Return unchanged the lines of the listing from the line with "Given what you" to the line with "Is (261,110,284,192): police", including both of those lines.
=== Supplied records ===
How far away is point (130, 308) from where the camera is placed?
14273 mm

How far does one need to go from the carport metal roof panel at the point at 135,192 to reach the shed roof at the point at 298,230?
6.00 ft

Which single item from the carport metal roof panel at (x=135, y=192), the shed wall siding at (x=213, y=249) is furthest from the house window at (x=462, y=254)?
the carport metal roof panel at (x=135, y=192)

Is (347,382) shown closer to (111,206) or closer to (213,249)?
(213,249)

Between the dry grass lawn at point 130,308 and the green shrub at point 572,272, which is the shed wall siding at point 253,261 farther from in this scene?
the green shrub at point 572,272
===
=== Supplied records ===
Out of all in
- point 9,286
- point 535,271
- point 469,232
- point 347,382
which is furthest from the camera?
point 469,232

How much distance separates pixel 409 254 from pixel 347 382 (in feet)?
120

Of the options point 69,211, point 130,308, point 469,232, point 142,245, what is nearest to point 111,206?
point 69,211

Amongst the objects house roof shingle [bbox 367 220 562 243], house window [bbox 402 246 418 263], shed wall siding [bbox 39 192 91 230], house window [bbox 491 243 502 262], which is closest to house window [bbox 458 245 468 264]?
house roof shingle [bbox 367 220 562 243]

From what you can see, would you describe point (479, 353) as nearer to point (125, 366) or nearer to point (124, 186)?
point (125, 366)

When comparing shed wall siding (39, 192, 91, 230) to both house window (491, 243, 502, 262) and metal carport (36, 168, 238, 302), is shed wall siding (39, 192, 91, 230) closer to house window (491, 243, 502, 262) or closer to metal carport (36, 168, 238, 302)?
===
=== Supplied records ===
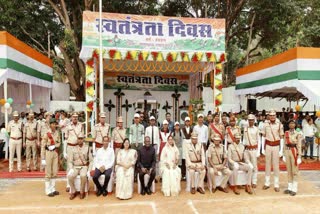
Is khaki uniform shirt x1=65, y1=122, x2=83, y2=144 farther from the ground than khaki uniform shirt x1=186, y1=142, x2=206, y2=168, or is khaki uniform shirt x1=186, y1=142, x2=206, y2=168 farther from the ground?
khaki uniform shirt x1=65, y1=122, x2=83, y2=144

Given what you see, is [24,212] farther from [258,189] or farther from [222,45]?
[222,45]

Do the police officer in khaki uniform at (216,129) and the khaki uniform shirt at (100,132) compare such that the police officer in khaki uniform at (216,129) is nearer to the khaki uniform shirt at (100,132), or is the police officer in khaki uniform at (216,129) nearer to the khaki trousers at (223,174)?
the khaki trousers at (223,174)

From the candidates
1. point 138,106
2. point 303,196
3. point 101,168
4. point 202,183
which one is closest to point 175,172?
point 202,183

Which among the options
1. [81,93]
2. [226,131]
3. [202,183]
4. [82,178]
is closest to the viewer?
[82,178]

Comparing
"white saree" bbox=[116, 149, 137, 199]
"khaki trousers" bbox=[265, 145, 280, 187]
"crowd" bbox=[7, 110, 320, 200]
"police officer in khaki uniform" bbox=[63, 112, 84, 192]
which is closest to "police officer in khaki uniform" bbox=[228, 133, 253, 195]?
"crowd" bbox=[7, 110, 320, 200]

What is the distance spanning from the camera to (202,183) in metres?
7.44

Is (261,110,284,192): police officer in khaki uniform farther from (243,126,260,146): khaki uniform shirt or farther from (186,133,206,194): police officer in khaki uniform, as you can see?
===
**Response to this task**
Given what you see, is [24,212] farther from [258,189] or farther from [222,45]?
[222,45]

Do the police officer in khaki uniform at (216,129) and the khaki uniform shirt at (100,132) compare such that the police officer in khaki uniform at (216,129) is nearer to the khaki uniform shirt at (100,132), or is the police officer in khaki uniform at (216,129) nearer to the khaki trousers at (223,174)?
the khaki trousers at (223,174)

From the candidates
1. point 138,106
2. point 303,196
3. point 101,168
4. point 202,183
which one is closest to point 175,172?
point 202,183

Which among the options
1. [81,93]
2. [226,131]
3. [202,183]
4. [82,178]
is closest to the viewer?
[82,178]

Comparing
"white saree" bbox=[116, 149, 137, 199]
"khaki trousers" bbox=[265, 145, 280, 187]
"crowd" bbox=[7, 110, 320, 200]
"police officer in khaki uniform" bbox=[63, 112, 84, 192]
which is closest to "police officer in khaki uniform" bbox=[228, 133, 253, 195]?
"crowd" bbox=[7, 110, 320, 200]

What is the distance spanning from the camera to (202,183) in metres?
7.44

Is (261,110,284,192): police officer in khaki uniform farther from (243,126,260,146): khaki uniform shirt or farther from (186,133,206,194): police officer in khaki uniform, as you can see?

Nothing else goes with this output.